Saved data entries

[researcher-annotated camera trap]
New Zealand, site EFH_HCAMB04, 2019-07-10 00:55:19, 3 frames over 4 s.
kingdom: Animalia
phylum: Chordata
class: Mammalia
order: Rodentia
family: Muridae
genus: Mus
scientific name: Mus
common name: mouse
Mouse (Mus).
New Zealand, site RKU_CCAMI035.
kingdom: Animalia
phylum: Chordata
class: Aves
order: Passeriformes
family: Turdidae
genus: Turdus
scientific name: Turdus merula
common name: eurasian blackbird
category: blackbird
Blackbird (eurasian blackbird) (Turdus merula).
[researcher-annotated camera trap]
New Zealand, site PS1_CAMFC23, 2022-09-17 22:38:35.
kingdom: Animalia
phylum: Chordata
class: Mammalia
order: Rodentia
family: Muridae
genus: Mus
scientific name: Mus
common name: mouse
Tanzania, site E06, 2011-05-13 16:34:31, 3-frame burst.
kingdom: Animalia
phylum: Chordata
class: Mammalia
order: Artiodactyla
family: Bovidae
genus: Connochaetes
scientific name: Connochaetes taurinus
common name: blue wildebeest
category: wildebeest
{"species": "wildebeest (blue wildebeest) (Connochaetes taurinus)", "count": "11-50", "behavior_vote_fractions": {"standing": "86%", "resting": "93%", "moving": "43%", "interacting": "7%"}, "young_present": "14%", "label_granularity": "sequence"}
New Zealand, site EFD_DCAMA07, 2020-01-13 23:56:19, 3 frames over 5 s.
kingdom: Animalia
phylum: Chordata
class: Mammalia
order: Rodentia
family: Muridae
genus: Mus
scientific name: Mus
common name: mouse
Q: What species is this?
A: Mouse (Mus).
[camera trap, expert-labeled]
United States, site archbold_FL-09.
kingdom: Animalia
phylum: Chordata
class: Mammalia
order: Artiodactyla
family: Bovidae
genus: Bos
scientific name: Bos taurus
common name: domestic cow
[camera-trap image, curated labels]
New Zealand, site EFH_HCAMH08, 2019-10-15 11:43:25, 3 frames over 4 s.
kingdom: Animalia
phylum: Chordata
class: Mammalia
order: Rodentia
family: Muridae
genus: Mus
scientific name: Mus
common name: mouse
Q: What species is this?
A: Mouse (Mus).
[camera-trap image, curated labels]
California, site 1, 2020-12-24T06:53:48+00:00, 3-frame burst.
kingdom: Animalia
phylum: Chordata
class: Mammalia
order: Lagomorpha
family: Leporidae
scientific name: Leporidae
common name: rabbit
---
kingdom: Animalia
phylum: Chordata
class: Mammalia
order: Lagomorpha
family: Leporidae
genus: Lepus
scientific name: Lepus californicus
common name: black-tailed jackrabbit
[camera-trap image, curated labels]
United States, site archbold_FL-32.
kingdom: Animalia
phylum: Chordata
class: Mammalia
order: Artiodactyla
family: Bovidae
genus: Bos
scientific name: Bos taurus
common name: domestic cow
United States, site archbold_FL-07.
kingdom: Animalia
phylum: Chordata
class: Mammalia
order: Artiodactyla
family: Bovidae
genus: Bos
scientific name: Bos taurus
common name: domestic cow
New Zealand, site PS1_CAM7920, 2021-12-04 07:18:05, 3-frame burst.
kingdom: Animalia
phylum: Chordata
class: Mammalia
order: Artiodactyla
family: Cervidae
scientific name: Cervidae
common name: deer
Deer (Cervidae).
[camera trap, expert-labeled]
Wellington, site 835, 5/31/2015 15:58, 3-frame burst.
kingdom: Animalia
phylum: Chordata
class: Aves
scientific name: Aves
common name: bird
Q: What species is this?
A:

WHAT YOU WILL DO: Scan the entries for lines holding the string "burst", then copy every one of them.

ANSWER SPACE:
Tanzania, site E06, 2011-05-13 16:34:31, 3-frame burst.
California, site 1, 2020-12-24T06:53:48+00:00, 3-frame burst.
New Zealand, site PS1_CAM7920, 2021-12-04 07:18:05, 3-frame burst.
Wellington, site 835, 5/31/2015 15:58, 3-frame burst.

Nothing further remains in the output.